Latinos are really great at boycotts. As long as they don't involve beer (we're looking at you, Coors), strip clubs or sports. (But grapes — absolutely).

Therefore we don't have high hopes for the great All-Star game boycott of 2011. The annual MLB face-off is being held in Phoenix today, and you know what that means: That's right, SB 1070, the controversial Arizona law that would encourage cops to stop suspected illegals. (The big problem here is, What does a suspected illegal look like? Danny Trejo? Christina Aguilera? Charlie “Carlos Estevez” Sheen?).

You get the picture. Some civil rights types are still pissed (although the law has yet to go into full effect) and want you to boycott the game:

The Nation columnist Dave Zirin argues for a boycott, at least as far as TV-watchers are concerned. His points:

-MLB chief Bud Selig has had plenty of time to move this event.

-The majors are more than one-quarter Latino.

-Diamondback owner Ken Kendrick is a friend of some of those very SB 1070 lawmakers and that he has hosted them at Chase Field.

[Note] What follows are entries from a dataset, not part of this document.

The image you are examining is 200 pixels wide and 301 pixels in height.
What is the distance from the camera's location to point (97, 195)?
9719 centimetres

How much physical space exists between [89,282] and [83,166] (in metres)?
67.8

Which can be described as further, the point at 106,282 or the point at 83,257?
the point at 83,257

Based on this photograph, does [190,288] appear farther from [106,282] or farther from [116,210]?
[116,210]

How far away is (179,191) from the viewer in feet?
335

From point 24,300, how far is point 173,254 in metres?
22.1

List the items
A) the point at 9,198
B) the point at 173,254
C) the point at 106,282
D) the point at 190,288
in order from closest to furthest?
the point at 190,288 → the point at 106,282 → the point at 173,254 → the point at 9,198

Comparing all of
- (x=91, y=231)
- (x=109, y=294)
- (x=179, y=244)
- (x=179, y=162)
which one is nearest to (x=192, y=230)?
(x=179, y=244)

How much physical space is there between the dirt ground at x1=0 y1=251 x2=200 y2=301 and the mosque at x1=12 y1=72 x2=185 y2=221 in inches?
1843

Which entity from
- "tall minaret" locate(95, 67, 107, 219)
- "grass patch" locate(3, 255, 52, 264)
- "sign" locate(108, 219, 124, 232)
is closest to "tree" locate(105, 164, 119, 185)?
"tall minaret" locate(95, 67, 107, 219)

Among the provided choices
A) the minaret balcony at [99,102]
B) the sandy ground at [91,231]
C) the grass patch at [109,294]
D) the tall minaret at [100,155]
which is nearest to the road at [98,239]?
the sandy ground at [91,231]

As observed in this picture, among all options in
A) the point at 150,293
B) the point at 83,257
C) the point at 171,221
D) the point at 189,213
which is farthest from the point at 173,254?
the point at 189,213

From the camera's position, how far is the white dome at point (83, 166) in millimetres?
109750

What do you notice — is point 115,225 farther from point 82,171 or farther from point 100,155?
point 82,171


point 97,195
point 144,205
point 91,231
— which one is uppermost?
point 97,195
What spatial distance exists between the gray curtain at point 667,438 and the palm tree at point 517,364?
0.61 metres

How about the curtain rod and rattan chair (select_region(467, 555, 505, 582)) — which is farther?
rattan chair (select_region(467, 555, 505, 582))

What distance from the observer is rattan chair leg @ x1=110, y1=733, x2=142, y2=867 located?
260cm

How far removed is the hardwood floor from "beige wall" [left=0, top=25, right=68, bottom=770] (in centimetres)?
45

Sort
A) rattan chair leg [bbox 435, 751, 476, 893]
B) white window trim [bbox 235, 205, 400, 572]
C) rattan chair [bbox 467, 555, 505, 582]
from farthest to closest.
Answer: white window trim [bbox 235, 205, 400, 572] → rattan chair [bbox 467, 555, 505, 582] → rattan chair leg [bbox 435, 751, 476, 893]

-Local anti-immigrant Sheriff Joe Arpaio has even threatened to bring his pink-clad chain-gangs to clean up after the game (he's not).

Zirin:

… In the end, responsibility for this debacle rests with Selig. NFL owners, whom no one would confuse with the NAACP, threatened to pull the 1993 Super Bowl out of Arizona if the state continued to refuse to recognize Martin Luther King Jr.'s birthday as a national holiday. Now, twenty years later, baseball's commissioner does nothing.

We'll be watching. With one eye closed.

First posted at 7:02 a.m. on July 12.